Twelve days in office and crisis swamps Peru’s leftist president

Bloomberg

Peru’s new president is off to a rocky start, selecting contentious ministers, alienating allies and setting the stage for a brutal face-off with congress, all within days of taking office.
A rural teacher and union activist, Pedro Castillo won the election after reassurances that he’s his own man, not beholden to his party’s Marxist ideology or chief.
But when he named his cabinet— including a prime minister who’s under investigation for being an alleged apologist for terrorists — analysts, opposition figures and even some who’d backed him expressed alarm, so much so that the word “impeachment” was heard more than once.
“His political capital went up in smoke in 24 hours,” said Rodolfo Rojas, a partner of the Lima-based Sequoia political advisory group. “If he doesn’t change course, there’s no future for him.”
Impeachment isn’t imminent, Rojas said, but a clash with congress looks likely. And while Peru has made a habit of ousting presidents, it’s rare for such a discussion to take place within days of inauguration.
Investors are also deeply concerned.

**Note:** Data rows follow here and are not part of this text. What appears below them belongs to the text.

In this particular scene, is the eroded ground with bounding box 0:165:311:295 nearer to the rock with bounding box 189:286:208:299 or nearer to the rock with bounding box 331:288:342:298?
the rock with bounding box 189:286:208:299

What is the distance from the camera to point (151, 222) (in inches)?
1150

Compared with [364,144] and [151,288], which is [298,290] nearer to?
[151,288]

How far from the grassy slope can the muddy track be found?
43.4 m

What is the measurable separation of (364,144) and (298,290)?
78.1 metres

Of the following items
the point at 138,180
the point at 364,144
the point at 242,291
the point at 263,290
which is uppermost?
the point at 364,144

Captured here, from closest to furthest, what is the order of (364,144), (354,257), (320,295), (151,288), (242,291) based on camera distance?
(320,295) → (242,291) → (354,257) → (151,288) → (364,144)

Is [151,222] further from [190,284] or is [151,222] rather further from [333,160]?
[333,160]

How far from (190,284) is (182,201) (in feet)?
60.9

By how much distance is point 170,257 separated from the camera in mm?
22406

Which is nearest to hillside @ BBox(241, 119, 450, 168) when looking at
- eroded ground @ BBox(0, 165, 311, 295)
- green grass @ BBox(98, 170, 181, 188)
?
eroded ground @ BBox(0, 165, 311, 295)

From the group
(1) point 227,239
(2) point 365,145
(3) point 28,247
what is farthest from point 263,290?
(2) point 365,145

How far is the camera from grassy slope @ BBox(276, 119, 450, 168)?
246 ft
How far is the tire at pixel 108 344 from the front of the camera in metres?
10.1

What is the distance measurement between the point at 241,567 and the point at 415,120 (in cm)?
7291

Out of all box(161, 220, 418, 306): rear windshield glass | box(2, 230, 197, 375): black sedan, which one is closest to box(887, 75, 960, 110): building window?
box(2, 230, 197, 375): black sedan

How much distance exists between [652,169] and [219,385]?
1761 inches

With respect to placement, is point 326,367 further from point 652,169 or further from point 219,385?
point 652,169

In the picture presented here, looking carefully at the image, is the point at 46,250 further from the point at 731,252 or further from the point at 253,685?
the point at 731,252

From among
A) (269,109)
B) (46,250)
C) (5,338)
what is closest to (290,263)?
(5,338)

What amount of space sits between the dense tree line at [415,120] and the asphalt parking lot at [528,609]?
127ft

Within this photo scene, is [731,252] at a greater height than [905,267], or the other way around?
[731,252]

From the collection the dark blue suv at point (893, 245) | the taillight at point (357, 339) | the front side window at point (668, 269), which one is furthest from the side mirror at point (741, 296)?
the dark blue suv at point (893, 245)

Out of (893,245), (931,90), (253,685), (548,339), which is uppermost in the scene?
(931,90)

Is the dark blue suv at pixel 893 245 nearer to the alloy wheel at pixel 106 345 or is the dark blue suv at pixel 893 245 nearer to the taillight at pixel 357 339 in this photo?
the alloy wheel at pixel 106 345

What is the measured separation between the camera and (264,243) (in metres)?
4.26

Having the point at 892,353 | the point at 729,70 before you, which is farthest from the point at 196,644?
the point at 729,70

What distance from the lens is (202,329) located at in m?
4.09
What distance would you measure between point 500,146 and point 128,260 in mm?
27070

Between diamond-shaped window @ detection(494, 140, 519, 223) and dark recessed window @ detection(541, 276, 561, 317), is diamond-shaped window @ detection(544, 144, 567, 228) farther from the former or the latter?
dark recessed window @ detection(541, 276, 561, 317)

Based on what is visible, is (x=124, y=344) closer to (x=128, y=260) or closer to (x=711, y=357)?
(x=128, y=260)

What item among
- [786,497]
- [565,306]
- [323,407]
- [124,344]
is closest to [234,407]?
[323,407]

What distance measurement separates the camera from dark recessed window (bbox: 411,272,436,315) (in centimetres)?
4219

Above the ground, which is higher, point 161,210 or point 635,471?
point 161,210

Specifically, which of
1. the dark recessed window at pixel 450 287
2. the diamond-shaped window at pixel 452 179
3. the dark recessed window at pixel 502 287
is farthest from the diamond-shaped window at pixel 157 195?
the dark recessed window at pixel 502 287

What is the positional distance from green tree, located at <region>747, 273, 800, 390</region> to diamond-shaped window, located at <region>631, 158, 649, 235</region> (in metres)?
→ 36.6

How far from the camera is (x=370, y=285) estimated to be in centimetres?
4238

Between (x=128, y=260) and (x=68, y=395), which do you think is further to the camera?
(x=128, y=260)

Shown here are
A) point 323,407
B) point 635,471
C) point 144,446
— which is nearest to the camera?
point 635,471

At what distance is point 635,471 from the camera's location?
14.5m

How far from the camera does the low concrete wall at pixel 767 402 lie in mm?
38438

Stocks crashed 6% in just one day, bonds are faltering and the Peruvian sol is the worst-performing currency in the world since Castillo was sworn in. Barclays estimates that investors have pulled some $3 billion every month from the country since the April election.
Several key backers have split with Castillo, including Partido Morado, a centrist party, La Republica, a major national newspaper that supported him, as well as a teacher’s union.
Impeaching presidents in Peru is easier than almost anywhere on earth. Castillo’s opponents would just need 87 out of 130 votes in the single-chamber congress, and he could be ousted under the loosely defined “moral incapacity” clause. Former president Martin Vizcarra was impeached last year under it and nearly every Peruvian president elected since 1985 has been impeached, imprisoned or sought in criminal investigations.
Castillo’s party has only 37 seats; including allies it’s still fewer than 50. His opponents, in other words, dominate congress.

Confrontation
Some suspect Castillo named Bellido in order to set up a confrontation with congress. Under the country’s unusual constitutional rules, if congress twice rejects his cabinet, the president can dissolve the chamber and call for new elections.
“If they don’t like the Bellido cabinet, they’ll give it a vote of no-confidence and we’ll immediately present another cabinet,” said Guillermo Bermejo, a congressman for Castillo’s Free Peru party. “And if they don’t like that one, it’s goodbye congress!”
That could set the stage for what Castillo has said he wants — a constitutional assembly to rewrite the nation’s charter, something done by other Latin American radicals, such as Hugo Chavez in Venezuela. Castillo is also being watched as a harbinger of what may be a leftward regional shift in investor standouts, with elections due in the coming 14 months in Chile, Colombia and Brazil.